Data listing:
———
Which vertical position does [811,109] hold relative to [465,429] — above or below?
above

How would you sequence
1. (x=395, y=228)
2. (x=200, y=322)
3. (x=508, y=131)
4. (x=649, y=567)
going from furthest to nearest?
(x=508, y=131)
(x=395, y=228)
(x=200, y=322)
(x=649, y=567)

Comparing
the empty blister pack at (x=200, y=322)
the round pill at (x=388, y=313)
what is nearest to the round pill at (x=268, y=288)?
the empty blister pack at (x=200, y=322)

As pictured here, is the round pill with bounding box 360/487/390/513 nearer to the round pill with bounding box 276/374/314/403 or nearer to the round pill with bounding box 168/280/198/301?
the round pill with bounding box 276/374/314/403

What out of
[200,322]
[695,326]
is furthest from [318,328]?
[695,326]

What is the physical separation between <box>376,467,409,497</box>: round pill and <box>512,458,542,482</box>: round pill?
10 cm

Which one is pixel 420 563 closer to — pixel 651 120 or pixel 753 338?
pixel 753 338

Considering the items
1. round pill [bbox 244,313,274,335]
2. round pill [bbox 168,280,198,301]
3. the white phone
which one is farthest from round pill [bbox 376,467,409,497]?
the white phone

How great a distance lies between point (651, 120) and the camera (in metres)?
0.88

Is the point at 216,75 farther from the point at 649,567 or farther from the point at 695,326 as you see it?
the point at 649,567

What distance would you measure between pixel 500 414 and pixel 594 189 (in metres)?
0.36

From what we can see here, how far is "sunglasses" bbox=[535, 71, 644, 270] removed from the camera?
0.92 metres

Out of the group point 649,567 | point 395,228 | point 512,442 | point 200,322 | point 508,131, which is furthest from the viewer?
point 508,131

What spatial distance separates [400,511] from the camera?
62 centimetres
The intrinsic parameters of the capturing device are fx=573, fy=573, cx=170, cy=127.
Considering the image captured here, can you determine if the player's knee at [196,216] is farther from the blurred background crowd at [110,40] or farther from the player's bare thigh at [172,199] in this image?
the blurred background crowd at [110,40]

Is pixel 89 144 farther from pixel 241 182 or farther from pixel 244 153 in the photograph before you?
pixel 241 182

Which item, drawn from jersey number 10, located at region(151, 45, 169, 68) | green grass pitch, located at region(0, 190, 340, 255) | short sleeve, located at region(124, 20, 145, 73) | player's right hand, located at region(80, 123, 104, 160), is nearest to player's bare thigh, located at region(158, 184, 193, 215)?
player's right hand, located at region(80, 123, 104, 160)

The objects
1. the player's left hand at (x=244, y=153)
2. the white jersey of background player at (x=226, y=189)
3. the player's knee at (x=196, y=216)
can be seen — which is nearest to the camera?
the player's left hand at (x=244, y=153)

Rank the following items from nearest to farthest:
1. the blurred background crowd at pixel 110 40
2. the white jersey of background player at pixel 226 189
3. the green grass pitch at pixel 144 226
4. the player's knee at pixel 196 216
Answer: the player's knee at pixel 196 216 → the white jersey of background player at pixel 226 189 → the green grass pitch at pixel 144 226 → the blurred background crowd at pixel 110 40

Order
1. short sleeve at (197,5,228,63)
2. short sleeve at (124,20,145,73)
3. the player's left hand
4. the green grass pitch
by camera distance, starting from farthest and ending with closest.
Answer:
———
» Work required: Edit the records above so that each "short sleeve" reads "shirt sleeve", and leave everything else unchanged.

» Answer to this exercise:
Which vertical position does [811,109] hold relative to [465,429] — above or below?
above

How would you sequence
1. (x=395, y=228)
2. (x=200, y=322)
3. (x=508, y=131)
4. (x=649, y=567)
going from furthest to nearest?
(x=508, y=131)
(x=395, y=228)
(x=200, y=322)
(x=649, y=567)

Comparing
the empty blister pack at (x=200, y=322)
the round pill at (x=388, y=313)
what is nearest to the round pill at (x=268, y=288)?
the empty blister pack at (x=200, y=322)

As pictured here, is the round pill with bounding box 360/487/390/513 nearer to the round pill with bounding box 276/374/314/403 or nearer to the round pill with bounding box 168/280/198/301?
the round pill with bounding box 276/374/314/403

What out of
[200,322]
[695,326]
is furthest from [318,328]?
[695,326]

What is the physical separation between <box>376,467,409,497</box>: round pill and <box>512,458,542,482</box>: round pill?
10 cm

Which one is pixel 420 563 closer to — pixel 651 120 or pixel 753 338?
pixel 753 338

Considering the items
1. round pill [bbox 244,313,274,335]
2. round pill [bbox 168,280,198,301]
3. the white phone
which one is farthest from round pill [bbox 376,467,409,497]?
the white phone

How great a distance lies between point (651, 120) and the camera (in metres)?
0.88

Is the point at 216,75 farther from the point at 649,567 or farther from the point at 695,326 as you see it?
the point at 649,567

What distance would you measure between pixel 500 414 and pixel 594 189 (in metres)?
0.36

From what we can see here, how far is "sunglasses" bbox=[535, 71, 644, 270] removed from the camera?
0.92 metres

Out of the group point 649,567 | point 395,228 | point 512,442 | point 200,322 | point 508,131, which is furthest from the viewer?
point 508,131

What spatial distance separates [400,511] from the camera?
62 centimetres
The intrinsic parameters of the capturing device are fx=573, fy=573, cx=170, cy=127.
Considering the image captured here, can you determine if the player's knee at [196,216] is farther from the blurred background crowd at [110,40] or farther from the player's bare thigh at [172,199] in this image?
the blurred background crowd at [110,40]

Is pixel 89 144 farther from pixel 241 182 or farther from pixel 244 153 in the photograph before you?
pixel 241 182

Which item, drawn from jersey number 10, located at region(151, 45, 169, 68) | green grass pitch, located at region(0, 190, 340, 255) | shirt sleeve, located at region(124, 20, 145, 73) | player's right hand, located at region(80, 123, 104, 160), is nearest to player's bare thigh, located at region(158, 184, 193, 215)?
player's right hand, located at region(80, 123, 104, 160)

The objects
1. the player's left hand at (x=244, y=153)
2. the white jersey of background player at (x=226, y=189)
3. the player's knee at (x=196, y=216)
can be seen — which is nearest to the camera?
the player's left hand at (x=244, y=153)

Rank the following items from nearest to farthest:
1. the blurred background crowd at pixel 110 40
2. the white jersey of background player at pixel 226 189
3. the green grass pitch at pixel 144 226
4. the player's knee at pixel 196 216
Answer: the player's knee at pixel 196 216 → the white jersey of background player at pixel 226 189 → the green grass pitch at pixel 144 226 → the blurred background crowd at pixel 110 40

Order
1. shirt sleeve at (197,5,228,63)
2. shirt sleeve at (124,20,145,73)
3. the player's left hand
4. the green grass pitch
by camera distance, starting from farthest and ending with closest.
Answer:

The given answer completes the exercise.